• _Written tasks_
1) In the change-in-control clause, what percentage of the Company's total combined voting power must be acquired through a tender offer to count as a Change in Control?
2) Carry on the change-in-control clause by writing what comes after its final sentence.

6.   Change in Control.
  (a)   Definitions. For the purposes of this Section, “Change in Control” means any of the following events:
 
  (i)   Merger. A merger, consolidation, reorganization or arrangement involving the Company other than a merger, consolidation, reorganization or arrangement in which stockholders of the Company immediately prior to such merger, consolidation, reorganization or arrangement own, directly or indirectly, securities possessing at least 65% of the total combined voting power of the outstanding voting securities of the corporation resulting from such merger, consolidation, reorganization or arrangement in substantially the same proportion as their ownership of such voting securities immediately prior to such merger, consolidation, reorganization or arrangement;

 


 

  (ii)   Tender Offer. The acquisition, directly or indirectly, by any person or group of persons acting jointly or in concert (other than the Company or a person that directly or indirectly controls, is controlled by, or is under common control with, the Company) of beneficial ownership of securities possessing more than 35% of the total combined voting power of the Company’s outstanding securities pursuant to a tender offer (which for greater certainty, includes a takeover bid) made directly to the Company’s stockholders;
  (iii)   Sale. The sale, transfer or other disposition of all or substantially all of the assets of the Company other than a sale, transfer or other disposition to an Affiliate of the Company or to an entity in which stockholders of the Company immediately prior to such sale, transfer or other disposition own, directly or indirectly, securities possessing at least 65% of the total combined voting power of the outstanding voting securities of the purchasing entity in substantially the same proportion as their ownership of such voting securities immediately prior to sale, transfer or other disposition; or
 
  (iv)   Board Change. A change in the composition of the Board over a period of 24 consecutive months or less such that a majority of the Board members ceases to be comprised of individuals who either have been:
  (A)   Board members continuously since the beginning of such period, or
 
  (B)   appointed or nominated for election as Board members during such period by at least a majority of the Board members described in subsection (A) above who were still in office at the time the Board approved such appointment or nomination.
  (b)   Acceleration. Immediately upon the occurrence of a Change in Control, all Optioned Shares of the Optionee will become immediately vested and will be exercisable on and after the date of the Change of Control until the expiry of the Option.

• _Entries shown_
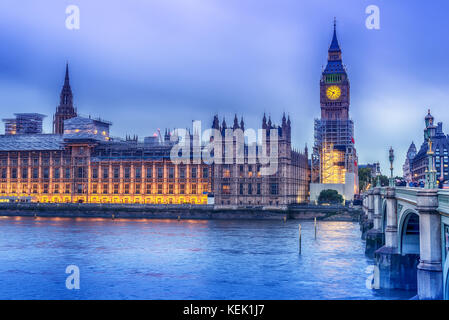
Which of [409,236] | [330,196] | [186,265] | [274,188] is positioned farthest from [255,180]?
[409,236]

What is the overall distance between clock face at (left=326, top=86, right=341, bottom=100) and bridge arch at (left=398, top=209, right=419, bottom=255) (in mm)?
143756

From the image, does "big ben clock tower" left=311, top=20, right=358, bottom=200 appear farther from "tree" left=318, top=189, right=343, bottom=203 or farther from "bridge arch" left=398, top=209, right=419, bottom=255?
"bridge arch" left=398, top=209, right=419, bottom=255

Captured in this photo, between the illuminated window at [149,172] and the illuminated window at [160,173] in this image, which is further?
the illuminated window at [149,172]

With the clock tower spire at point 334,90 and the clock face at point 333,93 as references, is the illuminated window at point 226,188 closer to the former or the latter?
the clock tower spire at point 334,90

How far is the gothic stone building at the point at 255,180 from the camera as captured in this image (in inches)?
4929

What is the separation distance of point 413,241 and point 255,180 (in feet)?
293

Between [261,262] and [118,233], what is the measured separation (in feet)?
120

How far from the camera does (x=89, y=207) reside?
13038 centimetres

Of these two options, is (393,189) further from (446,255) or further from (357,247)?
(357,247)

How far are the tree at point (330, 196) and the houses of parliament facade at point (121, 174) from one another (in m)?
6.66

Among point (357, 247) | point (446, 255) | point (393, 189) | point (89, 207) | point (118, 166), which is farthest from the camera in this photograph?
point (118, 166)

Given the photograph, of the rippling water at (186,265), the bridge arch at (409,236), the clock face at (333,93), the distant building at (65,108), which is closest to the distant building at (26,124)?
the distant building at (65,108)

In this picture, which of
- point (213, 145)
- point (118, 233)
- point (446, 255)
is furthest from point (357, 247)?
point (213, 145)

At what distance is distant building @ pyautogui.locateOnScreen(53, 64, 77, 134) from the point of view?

• _Answer list_
1) More than 35%.

2)
7.   Conditions to Exercise. Notwithstanding any of the provisions of the Agreement, the Company’s obligation to issue Common Shares to the Optionee upon exercise of the Option is subject to the following:
  (a)   Qualification. Completion of registration or other qualification of the Common Shares or obtaining approval of such governmental authority as the Company determines is necessary or advisable in connection with the authorization, issuance or sale of the Common Shares;
 
  (b)   Listing. The admission of the Common Shares to listing or quotation on the Exchange; and
 
  (c)   Undertakings. The receipt by the Company from the Optionee of such representations, agreements and undertakings, including as to future dealings in the Common Shares, as the Company determines are necessary or advisable in order to safeguard against the violation of securities laws of any jurisdiction.
8.   Adjustments. In the event that there is any material change in the Common Shares resulting from subdivisions, consolidations, substitutions or reclassifications of the

 


 

    Common Shares, the payment of stock dividends by the Company (other than dividends in the ordinary course) or other relevant changes in the capital of the Company or from a proposed merger, amalgamation or other corporate arrangement or reorganization involving the exchange or replacement of Common Shares for those in another corporation, appropriate adjustments in the number of Optioned Shares and the exercise price thereof will be conclusively determined by the Committee.
 
9.   Further Adjustments. Subject to Sections 6 and 8, if, because of a proposed merger, amalgamation or other corporate arrangement or reorganization, the exchange or replacement of Common Shares for those in another corporation is imminent, the Committee may, in a fair and equitable manner, determine the manner in which all unexercised option rights granted under this Option will be treated including, without limitation, requiring the acceleration of the time for the exercise of the option rights by the Optionee and of the time for the fulfilment of any conditions or restrictions on exercise. All determinations of the Committee under this Section will be final, binding and conclusive for all purposes subject to the approval of the Exchange, if applicable.
 
10.   Tax. The Optionee is solely responsible for the payment of any applicable taxes arising from the grant, vesting or exercise of the Option. Notwithstanding the foregoing, the Company will have the right to withhold from any Optioned Shares or from any cash amounts otherwise due to the Optionee an amount equal to the applicable taxes.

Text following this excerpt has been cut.